Alvise Maniero dopo essere stato eletto sindaco nel 2012 (foto LaPresse)

Morale in Movimento

Toh, “spunta” un sindaco M5s rinviato a giudizio. Lo Staff a purghe alterne

Luciano Capone
Alvise Maniero di Mira è a processo, ma per lui niente metodo Pizzarotti. Comune che vai, regola che trovi.

Roma. “Se mi rinviano a giudizio mi dimetto immediatamente”. Stando alle parole di Filippo Nogarin, il sindaco di Livorno indagato per bancarotta fraudolenta, è quindi il rinvio a giudizio, e non più l’avviso di garanzia, la linea del Piave del Movimento 5 stelle. Ma basta spostarsi sulla Riviera del Brenta, a Mira, e anche questa regola (non scritta) non vale più. Il sindaco grillino della cittadina veneta, Alvise Maniero, è ormai sotto processo da quasi due anni, rinviato a giudizio per lesioni colpose e inosservanza delle norme antifortunistiche, e nessuno nel partito o alla Casaleggio Associati ha mai parlato di dimissioni, sospensione o espulsione. La storia ha origine da un tragico incidente. La sera del 20 luglio del 2012 un ragazzo si arrampica con due amici sul tetto della piscina comunale, chiusa per lavori di ristrutturazione, e precipita nella vasca vuota dopo aver poggiato un piede sul lucernario che non regge il peso. Il volo di 10 metri provoca al giovane danni gravissimi, ora è tetraplegico e con lesioni cerebrali, e porta la procura ad accusare il sindaco e altri sei imputati di lesioni colpose per non aver valutato i rischi del cantiere e non aver predisposto le misure di sicurezza necessarie a impedirne l’accesso. Il processo è in fase avanzata, la prossima udienza è a fine mese, ma il sindaco rimane al suo posto. Le regole non scritte, che al dissidente Pizzarotti si applicano, per i fedeli Nogarin e Maniero si interpretano.

 

La vicenda del sindaco di Mira mostra ancora una volta come lo standard sia in realtà nient’altro che l’arbitrio di un’entità impalpabile, lo “Staff di Beppe Grillo”, che purga le poche voci critiche e autonome in base alle non-regole non-scritte di un non-statuto. Per Nogarin si può aspettare fino al rinvio a giudizio – in deroga al metodo Davigo (“la presunzione d’innocenza non c’entra nulla coi rapporti politici”) e al metodo Di Maio (“non sono a favore della presunzione d’innocenza per i politici. Se uno è indagato deve lasciare”) – mentre Pizzarotti viene messo alla porta per non aver comunicato allo “staff” di aver ricevuto un avviso di garanzia. Ma si tratta dello stesso comportamento tenuto dal sindaco di Pomezia Fabio Fucci, che non ha comunicato al Blog & Associati di essere stato indagato, ma che, a differenza di Pizzarotti, è stato risparmiato. Il caso del sindaco di Mira li supera tutti: nessuno ha discusso della sua iscrizione nel registro degli indagati, in nome della trasparenza assoluta (linea Pizzarotti), né sono arrivate le dimissioni dopo il rinvio a giudizio (linea Nogarin).

##########

CONSEGNA A:
Trascrivi senza modifiche il passo dell'articolo sul sindaco di Mira da "Morale in Movimento" a "regola che trovi.".
CONSEGNA B:
Secondo l'articolo sul sindaco di Mira, quando è avvenuto l'incidente nella piscina comunale?

DATI FORNITI:
##########

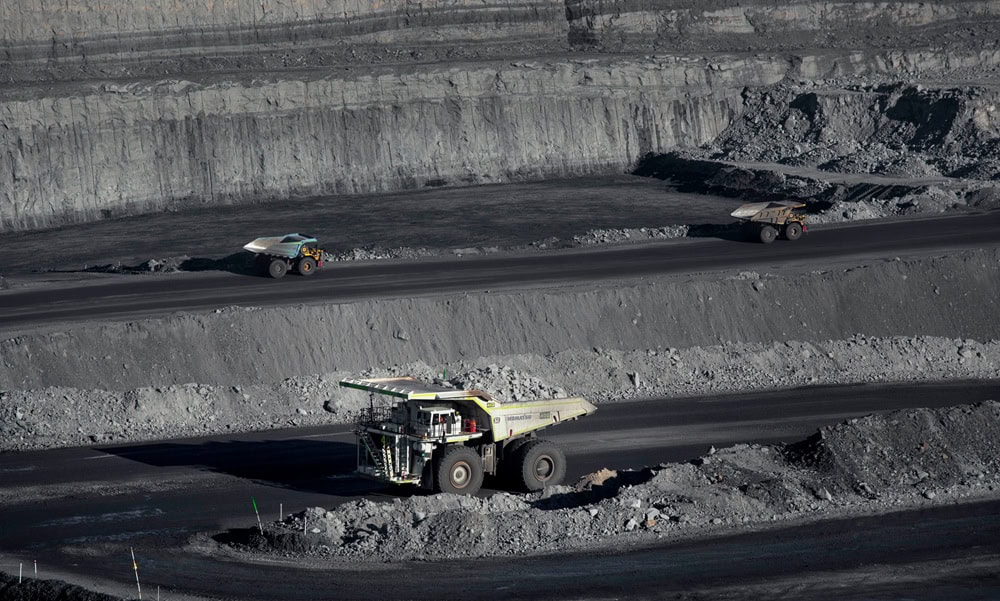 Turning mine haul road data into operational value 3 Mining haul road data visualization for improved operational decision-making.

##########

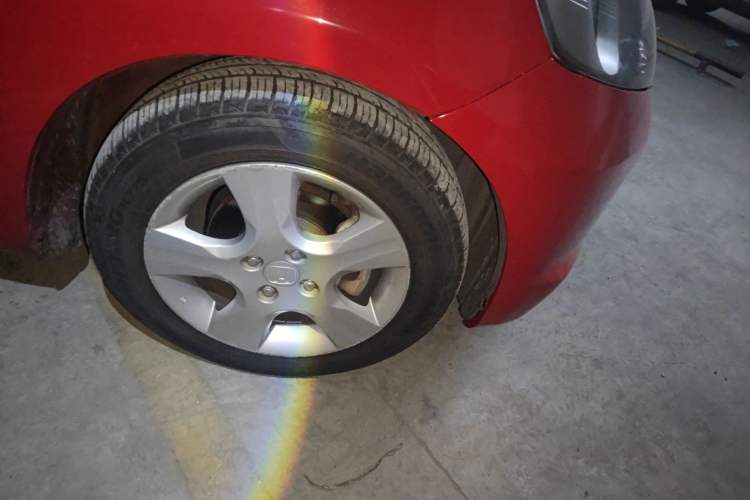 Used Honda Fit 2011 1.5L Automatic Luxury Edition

##########

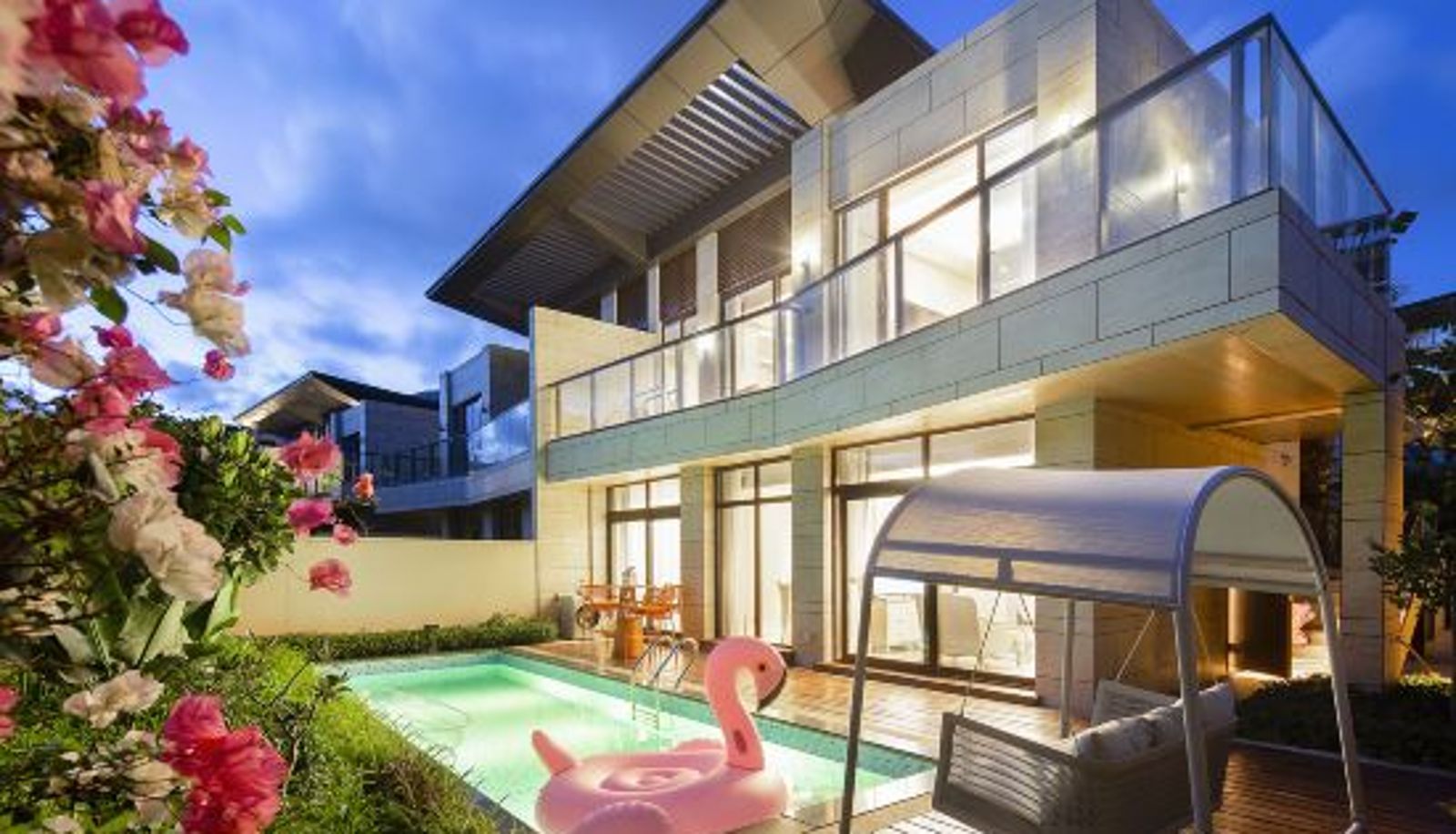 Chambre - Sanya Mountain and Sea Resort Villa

##########

RISULTATO A:
Morale in Movimento

Toh, “spunta” un sindaco M5s rinviato a giudizio. Lo Staff a purghe alterne

Luciano Capone
Alvise Maniero di Mira è a processo, ma per lui niente metodo Pizzarotti. Comune che vai, regola che trovi.

RISULTATO B:
La sera del 20 luglio del 2012.